Kleiderlein said he understood the church’s use of the ballot box is proper. Instead of placing an unofficial box at a location for use by the public, the Big Valley box is for its membership.
”I am not a lawyer but my understanding of the rules is: If you’re doing it as a private organization for the convenience of your members, there is no issue,” he said. ”It does not surprise me that the Secretary of State in a Democratic controlled state does not like the fact there can be ballots delivered that are not necessarily friendly to their leftist causes.”
In an email, Howze’s campaign manager Tim Rosales pointed to an Orange County Register report regarding “ballot parties” held by the Democratic Party to encourage people to leave their ballots.
The cease and desist order said the state had received complaints about unauthorized drop boxes in Fresno, Orange and Los Angeles counties.
Linder said she would notify the Secretary of State about the unofficial ballot boxes reported in this county.
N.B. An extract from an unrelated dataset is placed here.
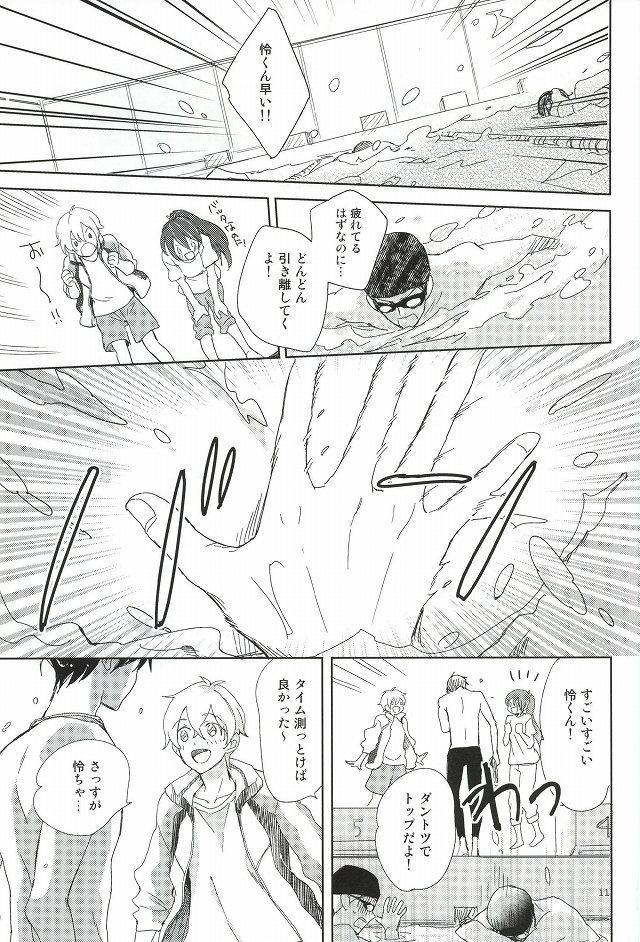 Buchou to fukubuchou no himitsu 6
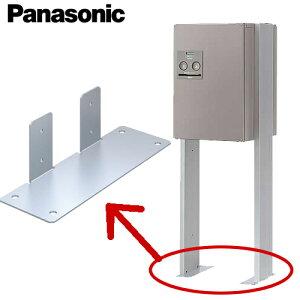 【送料無料】Panasonic パナソニック 宅配ボックス コンボ用 リフォームあと施工用ポール (取付金具) XCTNR8240CS ミドルタイプ・ハーフタイプ用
New Life Christian Center did not return a phone message from The Modesto Bee. Efforts to reach Rick Countryman, co-senior pastor at Big Valley and a candidate for the Modesto mayor’s office, were not successful.
Voters may legally give their mail ballot to a trusted individual, such as a family member or friend, to deliver it to the county elections office. A newer state law allows voters to entrust their ballots to a campaign worker. With the use of unofficial drop boxes, the person who delivers the ballots to county elections is not meeting a requirement that the designated person sign their name to the ballot envelope, Padilla’s office said.
Linder explained there are three steps for returning a ballot on behalf of a voter:
— It’s the voters’ choice to designate someone to return their ballot.
— The designated returner must fill out the back of the ballot envelope and sign it.
— The designated person must return the voted ballot in its sealed envelope within three days.